Vimes está se casando com Lady Sybil Ramkin, a mulher mais rica de Ankh-Morpork - e como Sybil decidiu doar toda a sua fortuna para Vimes por causa do casamento, isso significa que ele passou a ser o homem mais rico num bom par de léguas. Para alguém que não gosta da chamada ‘alta sociedade’, que sempre foi um homem da lei e da Guarda, cujas botas de solados desgastados servem de base para teorias de justiça social, que doa metade do seu salário para viúvas de antigos Vigias e que desconfia de tudo e de todos, é difícil se adaptar à nova realidade.

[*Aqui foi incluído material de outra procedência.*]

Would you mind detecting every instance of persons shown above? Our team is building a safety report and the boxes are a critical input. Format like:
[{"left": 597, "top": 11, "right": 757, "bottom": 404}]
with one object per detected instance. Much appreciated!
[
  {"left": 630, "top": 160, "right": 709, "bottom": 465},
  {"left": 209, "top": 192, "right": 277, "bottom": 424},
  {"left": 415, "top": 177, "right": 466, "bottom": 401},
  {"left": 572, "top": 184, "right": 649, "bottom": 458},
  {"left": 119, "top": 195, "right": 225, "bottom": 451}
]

Não se trata, porém, apenas da nova realidade do casamento e de sua posição social, mas das mudanças que estão acontecendo na cidade. Ankh-Morpork é um centro comercial e financeiro, uma cidade de oportunidades, com uma gestão moderna, e um bom lugar para fazer negócios. Ela está crescendo, recebendo imigrantes, principalmente anões e trolls, que viveram os últimos séculos em conflito. E com a imigração, surgem os problemas: as diferenças culturais, a rejeição por parte da sociedade nativa, que teme ser preterida; rivalidades étnicas… Pouco a pouco, Ankh-Morpork vai se tornando um barril de pólvora prestes a estourar.
"Para cada assassinato resolvido pela descoberta cuidadosa de uma pegada vital ou ponta de cigarro, centenas não puderam ser resolvidos porque o vento soprou algumas folhas na direção errada ou porque não choveu na noite anterior. Muitos crimes são resolvidos por um feliz acidente; por uma carroça aleatória que parou, por uma observação entreouvida, por alguém da nacionalidade certa que calhou de estar a oito quilômetros da cena do crime sem um álibi..."
É nesse contexto que Vetinari impôs as ‘ações afirmativas’ que fazem com que a Guarda recrute Porrete (um anão), Detritus (um troll) e Angua (uma mulher… quase sempre). Vimes revela certo preconceito contra todos eles, mas, bem, Vimes tem preconceito contra a raça humana de uma maneira geral. Adaptar-se a essas mudanças é mais uma complicação no caminho do Capitão ao longo do enredo. Preconceito, tolerância e respeito são mais um dos pontos centrais de Homens de Armas e uma das motivações para os crimes que vão somando cadáveres ao longo das páginas.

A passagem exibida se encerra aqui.